Les valeurs de la Bonne Chanson

L’abbé Gadbois, comme tous ceux, nombreux, qui supportent son œuvre, n’a jamais caché son intention d’utiliser la Bonne Chanson pour freiner les influences étrangères propagées par le cinéma, les journaux et surtout la radio, influences qui érodent les bonnes mœurs et l’ascendant idéologique de l’Église. Il coule de source que ce noble objectif reçoit l’aval des autorités religieuses et scolaires, dont la formidable machine institutionnelle met tout en œuvre pour le voir réussir. Ainsi, et cela sans remettre en cause la qualité de l’œuvre, qui est incontestable, la Bonne Chanson doit beaucoup de sa popularité à l’action énergique d’une minorité de clercs et de bourgeois canadiens-français conservateurs, pénétrés d’une mentalité très vieille France.

____________________

[Exercice 1] D'après le texte sur la Bonne Chanson, par quels moyens se propagent les influences étrangères que l'abbé Gadbois entend freiner ?
[Exercice 2] Poursuivez le texte sur la Bonne Chanson à partir de sa dernière phrase.
Les données proviennent d'une autre source que le texte.

[Données fournies]
____________________

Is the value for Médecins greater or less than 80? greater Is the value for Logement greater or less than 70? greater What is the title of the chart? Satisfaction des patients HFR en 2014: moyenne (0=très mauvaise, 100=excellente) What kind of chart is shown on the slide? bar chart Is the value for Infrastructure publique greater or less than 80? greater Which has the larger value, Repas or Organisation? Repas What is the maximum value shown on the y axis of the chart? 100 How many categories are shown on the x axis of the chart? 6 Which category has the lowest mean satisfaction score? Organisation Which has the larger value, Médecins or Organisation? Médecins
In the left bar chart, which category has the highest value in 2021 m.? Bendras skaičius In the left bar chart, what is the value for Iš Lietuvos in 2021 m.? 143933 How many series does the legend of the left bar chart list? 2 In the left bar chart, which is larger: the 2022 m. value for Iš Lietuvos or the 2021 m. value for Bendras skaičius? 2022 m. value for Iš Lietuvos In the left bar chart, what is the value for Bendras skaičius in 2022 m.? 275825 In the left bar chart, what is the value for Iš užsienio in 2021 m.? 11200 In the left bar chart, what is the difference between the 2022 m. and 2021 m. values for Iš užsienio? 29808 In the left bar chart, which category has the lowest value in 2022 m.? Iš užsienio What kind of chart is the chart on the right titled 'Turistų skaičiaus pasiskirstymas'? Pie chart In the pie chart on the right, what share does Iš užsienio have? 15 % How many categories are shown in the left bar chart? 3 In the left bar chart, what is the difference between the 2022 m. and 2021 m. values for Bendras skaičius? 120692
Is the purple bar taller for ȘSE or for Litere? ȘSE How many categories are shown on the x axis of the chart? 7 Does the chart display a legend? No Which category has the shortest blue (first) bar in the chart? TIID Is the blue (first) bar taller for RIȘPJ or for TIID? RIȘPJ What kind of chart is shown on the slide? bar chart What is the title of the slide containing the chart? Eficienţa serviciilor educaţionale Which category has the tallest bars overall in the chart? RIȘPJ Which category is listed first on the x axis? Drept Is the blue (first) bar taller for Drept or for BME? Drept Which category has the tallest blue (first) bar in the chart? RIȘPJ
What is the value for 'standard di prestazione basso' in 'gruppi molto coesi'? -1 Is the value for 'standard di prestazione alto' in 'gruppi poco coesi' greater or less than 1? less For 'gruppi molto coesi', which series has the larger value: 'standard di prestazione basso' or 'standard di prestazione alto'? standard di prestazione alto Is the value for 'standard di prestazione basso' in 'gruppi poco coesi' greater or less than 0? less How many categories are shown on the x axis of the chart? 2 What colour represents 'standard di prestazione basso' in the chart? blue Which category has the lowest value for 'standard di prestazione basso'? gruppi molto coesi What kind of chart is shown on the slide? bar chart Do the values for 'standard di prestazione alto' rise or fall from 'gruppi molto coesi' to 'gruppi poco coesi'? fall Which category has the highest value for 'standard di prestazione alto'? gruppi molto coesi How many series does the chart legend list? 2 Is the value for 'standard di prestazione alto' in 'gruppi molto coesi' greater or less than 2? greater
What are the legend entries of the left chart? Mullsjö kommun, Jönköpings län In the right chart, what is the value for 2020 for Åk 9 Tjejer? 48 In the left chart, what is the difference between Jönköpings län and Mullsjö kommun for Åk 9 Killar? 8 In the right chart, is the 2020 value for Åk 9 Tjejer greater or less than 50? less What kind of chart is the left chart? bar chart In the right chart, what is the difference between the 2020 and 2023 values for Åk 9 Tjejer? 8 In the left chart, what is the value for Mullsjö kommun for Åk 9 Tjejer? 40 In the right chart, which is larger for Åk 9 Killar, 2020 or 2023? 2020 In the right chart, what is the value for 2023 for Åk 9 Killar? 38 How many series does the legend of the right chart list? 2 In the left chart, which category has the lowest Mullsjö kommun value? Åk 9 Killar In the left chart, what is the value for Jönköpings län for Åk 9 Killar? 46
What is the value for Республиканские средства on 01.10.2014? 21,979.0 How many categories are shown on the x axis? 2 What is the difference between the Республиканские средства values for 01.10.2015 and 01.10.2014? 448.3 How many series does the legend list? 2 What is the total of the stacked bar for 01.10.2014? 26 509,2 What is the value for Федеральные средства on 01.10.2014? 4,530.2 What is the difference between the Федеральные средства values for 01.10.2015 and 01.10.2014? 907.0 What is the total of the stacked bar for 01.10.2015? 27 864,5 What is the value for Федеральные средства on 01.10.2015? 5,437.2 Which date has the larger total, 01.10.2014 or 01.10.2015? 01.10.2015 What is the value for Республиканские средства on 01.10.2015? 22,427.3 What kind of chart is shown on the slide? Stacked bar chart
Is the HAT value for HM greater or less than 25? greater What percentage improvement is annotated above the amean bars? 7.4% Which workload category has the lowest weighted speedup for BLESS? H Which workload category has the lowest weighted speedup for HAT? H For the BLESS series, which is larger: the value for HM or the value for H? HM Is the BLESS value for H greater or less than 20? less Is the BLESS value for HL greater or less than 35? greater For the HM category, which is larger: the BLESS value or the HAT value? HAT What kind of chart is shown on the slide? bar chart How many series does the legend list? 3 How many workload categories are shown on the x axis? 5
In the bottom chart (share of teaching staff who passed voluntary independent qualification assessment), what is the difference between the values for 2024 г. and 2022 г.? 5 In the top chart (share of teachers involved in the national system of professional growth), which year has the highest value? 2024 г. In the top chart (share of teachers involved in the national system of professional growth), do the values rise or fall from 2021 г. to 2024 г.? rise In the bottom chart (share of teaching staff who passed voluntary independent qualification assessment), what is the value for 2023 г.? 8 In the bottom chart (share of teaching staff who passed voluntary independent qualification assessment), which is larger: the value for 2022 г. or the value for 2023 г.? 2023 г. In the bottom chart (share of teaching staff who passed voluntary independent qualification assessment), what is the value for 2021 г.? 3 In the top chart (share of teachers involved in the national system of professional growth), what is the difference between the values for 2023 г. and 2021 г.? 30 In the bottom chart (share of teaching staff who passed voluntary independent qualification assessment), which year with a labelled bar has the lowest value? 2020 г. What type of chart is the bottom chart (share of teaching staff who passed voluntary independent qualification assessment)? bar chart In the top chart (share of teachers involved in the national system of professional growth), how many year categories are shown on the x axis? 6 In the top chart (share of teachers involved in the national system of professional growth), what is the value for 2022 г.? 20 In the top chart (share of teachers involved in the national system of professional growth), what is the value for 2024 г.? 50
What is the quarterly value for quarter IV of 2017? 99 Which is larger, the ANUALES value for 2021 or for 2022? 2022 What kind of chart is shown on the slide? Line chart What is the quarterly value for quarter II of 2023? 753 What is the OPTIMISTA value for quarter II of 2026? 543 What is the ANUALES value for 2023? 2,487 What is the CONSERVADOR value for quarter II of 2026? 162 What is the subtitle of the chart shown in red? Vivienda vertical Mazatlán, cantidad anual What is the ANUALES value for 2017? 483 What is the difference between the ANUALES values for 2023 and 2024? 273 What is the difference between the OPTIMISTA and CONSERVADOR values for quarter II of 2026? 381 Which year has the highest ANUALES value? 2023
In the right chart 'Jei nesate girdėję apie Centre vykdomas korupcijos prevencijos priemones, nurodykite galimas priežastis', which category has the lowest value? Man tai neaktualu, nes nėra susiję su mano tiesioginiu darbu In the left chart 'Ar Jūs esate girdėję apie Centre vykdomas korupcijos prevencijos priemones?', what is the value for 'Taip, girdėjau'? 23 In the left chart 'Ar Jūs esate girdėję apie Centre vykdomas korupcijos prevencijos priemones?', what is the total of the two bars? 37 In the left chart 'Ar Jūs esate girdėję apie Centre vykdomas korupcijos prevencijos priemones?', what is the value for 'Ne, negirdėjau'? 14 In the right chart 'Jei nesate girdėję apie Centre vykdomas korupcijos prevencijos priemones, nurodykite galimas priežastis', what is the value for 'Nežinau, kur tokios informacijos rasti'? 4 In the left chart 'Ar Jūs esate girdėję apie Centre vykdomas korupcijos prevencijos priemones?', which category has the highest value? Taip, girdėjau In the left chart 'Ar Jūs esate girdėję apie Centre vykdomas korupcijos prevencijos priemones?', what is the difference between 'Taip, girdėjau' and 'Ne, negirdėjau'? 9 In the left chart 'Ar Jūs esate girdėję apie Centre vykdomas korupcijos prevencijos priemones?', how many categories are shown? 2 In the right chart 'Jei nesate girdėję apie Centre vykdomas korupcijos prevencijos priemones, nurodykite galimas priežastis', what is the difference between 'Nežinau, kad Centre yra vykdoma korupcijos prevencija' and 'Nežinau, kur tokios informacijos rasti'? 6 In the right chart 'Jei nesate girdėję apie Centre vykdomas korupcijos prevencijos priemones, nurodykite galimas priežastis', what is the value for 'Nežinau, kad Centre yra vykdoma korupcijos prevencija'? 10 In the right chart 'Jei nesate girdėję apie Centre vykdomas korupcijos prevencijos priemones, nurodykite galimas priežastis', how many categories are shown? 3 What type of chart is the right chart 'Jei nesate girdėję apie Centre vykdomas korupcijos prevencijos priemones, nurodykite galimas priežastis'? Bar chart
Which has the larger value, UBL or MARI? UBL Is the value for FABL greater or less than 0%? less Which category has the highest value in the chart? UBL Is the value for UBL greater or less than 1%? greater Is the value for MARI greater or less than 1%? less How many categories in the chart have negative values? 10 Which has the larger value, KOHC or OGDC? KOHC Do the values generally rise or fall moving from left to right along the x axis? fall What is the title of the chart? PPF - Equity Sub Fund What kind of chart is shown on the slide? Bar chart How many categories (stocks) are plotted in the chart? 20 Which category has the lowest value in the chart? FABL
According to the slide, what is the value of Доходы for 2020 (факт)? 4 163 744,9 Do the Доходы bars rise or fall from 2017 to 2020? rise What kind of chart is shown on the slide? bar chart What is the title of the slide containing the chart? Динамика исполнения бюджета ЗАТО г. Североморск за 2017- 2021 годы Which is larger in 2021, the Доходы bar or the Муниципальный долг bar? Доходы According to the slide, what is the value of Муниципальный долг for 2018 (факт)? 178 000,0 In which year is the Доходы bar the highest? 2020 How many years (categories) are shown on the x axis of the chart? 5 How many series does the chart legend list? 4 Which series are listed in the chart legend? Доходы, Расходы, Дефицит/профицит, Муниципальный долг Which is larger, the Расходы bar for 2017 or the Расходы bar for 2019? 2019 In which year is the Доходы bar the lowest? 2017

____________________

[Réponse attendue 1] Par le cinéma, les journaux et surtout la radio.

[Réponse attendue 2]
En 1941, l’attachement à l’ancienne mère-patrie s’exprime sans réserve par l’expédition au maréchal Philippe Pétain, à la tête du gouvernement de Vichy sous l’Occupation, des albums de la Bonne Chanson déjà publiés. Dans une lettre du 27 mars 1941 qu’il prend le soin d’écrire personnellement, le Maréchal dit voir dans l’œuvre de l’abbé Gadbois « un témoignage particulièrement émouvant des liens de cœur et d’esprit qui unissent la France à votre beau pays ».

Selon Diane Hamon Poirier, dans son mémoire de maîtrise Les valeurs de la Bonne Chanson (1985),

L’objectif des clérico-nationalistes consiste à promouvoir les valeurs de la société traditionnelle, valeurs qu’ils idéalisent en quelque sorte : religion, langue, traditions ancestrales, vie rurale, retour à la terre, famille nombreuse, obéissance religieuse, respect passif à l’autorité, morale rigide, etc.

Finalement, on peut dire que les valeurs que véhicule la Bonne Chanson évoquent les forces principales sur lesquelles s’appuie l’idéologie de la survivance canadienne-française.

Quelques titres de la Bonne Chanson

La feuille d’érable, d’Albert Larrieu, première chanson inscrite au répertoire;
C’est l’aviron qui nous mène en haut, folklore;
Le cœur a besoin de l’amour, paroles et musique de l’abbé Gadbois;
Ô Canada, mon pays, mes amours, de Georges-Étienne Cartier;
Le temps des pommes, de l’abbé Gadbois;
Le temps des sucres, de l’abbé Gadbois.
Souvenir d’un vieillard, chanson traditionnelle enregistrée par Albert Viau en 1940, puis reprise par plusieurs chanteurs jusqu’en 1995.